The design of the new throttle system is that there is a top level throttle system to limit the total bandwidth and channel level throttle to distribute the bandwidth between the channels in the desired proportions, this is illustrated by figure 8.15. At both levels of this system token buckets are used where the tokens fill up at a constant rate and there is a burst rate value that limits that number of tokens that can accumulate. The token buckets at both levels are the same but the channel level ones do not limit transmission so long as there is unused bandwidth. There is limitation by the channel token buckets when the there is not spare bandwidth, the token buckets then distribute the bandwidth between channels. When the bandwidth runs out the packets are queued and the system iterates through the queues and token buckets. The system moves through the channels in a round robin system until no packets can be sent.

The throttle system has been modified so that the total bucket limited the bandwidth usage to the maximum value. The channel buckets were modified to not limit the amount of bandwidth usage of packets that haven’t been queued. This was achieved by setting the total buckets burst rate to, initially, the total bandwidth and creating a new function inTokenBuckets. The new function calls the parent bucket’s remove tokens function if there is one and the bucket doesn’t have sufficient tokens and returns true if this function returns true.

This should mean that when there is data to send the bandwidth reaches the global throttle value and that each channel gets at least its throttle value of bandwidth sent. So traffic from one channel should not be able to interfere with the traffic from other channels. The design of the OpenSim channels is that the non-avatar objects are separated from the Task channel they should not interfere with avatar traffic.

With a burst rate of one second of data the modified server is able to send at the rate sent from the client.
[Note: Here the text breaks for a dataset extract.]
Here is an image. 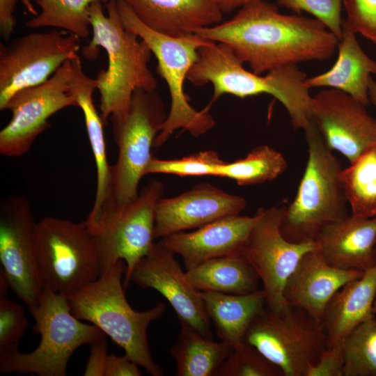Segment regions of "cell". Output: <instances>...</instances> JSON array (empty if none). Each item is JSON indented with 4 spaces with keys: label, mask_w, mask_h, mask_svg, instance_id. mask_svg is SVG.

The rate however spikes up to twice the rate for the reason described in section 8.4.1. The server was further modified to use a burst rate that is a fraction of a second’s worth of data. When the value is too small the server is unable to achieve the specified sending rate, though the sending rate that it does achieve is more stable. This modified version of OpenSim will be called OpenSim TR (Throttle Redistributing).

8.4.3

Summary

The OpenSim server provides environment that is similar to that provided by Second Life. It uses the same protocol and responds to the throttle packets sent from the client. The throttle system used by OpenSim is different from the one used by Second Life and it splits up the task channel packets into two channels, Task and State. This throttle system is more strict than the one used by Second Life. The modifications made to the throttle system maintain the strictness of the overall throttle but remove the strictness of the per channel throttles and allows unused throttle to be redistributed.